TASK INPUTS.
┌──
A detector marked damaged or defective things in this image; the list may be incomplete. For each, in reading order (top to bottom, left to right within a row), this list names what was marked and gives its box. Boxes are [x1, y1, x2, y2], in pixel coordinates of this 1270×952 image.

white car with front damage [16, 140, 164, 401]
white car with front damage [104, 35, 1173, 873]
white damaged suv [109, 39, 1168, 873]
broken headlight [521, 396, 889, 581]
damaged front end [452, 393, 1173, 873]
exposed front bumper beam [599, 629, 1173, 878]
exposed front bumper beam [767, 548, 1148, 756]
└──
WHAT TO DO. Format every line above as a Markdown table with two columns, No. and Text. Number each line that has text, and leave out the blank ones.

SOLUTION TO THIS TASK.
| No. | Text |
|---|---|
| 1 | A detector marked damaged or defective things in this image; the list may be incomplete. For each, in reading order (top to bottom, left to right within a row), this list names what was marked and gives its box. Boxes are [x1, y1, x2, y2], in pixel coordinates of this 1270×952 image. |
| 2 | white car with front damage [16, 140, 164, 401] |
| 3 | white car with front damage [104, 35, 1173, 873] |
| 4 | white damaged suv [109, 39, 1168, 873] |
| 5 | broken headlight [521, 396, 889, 581] |
| 6 | damaged front end [452, 393, 1173, 873] |
| 7 | exposed front bumper beam [599, 629, 1173, 878] |
| 8 | exposed front bumper beam [767, 548, 1148, 756] |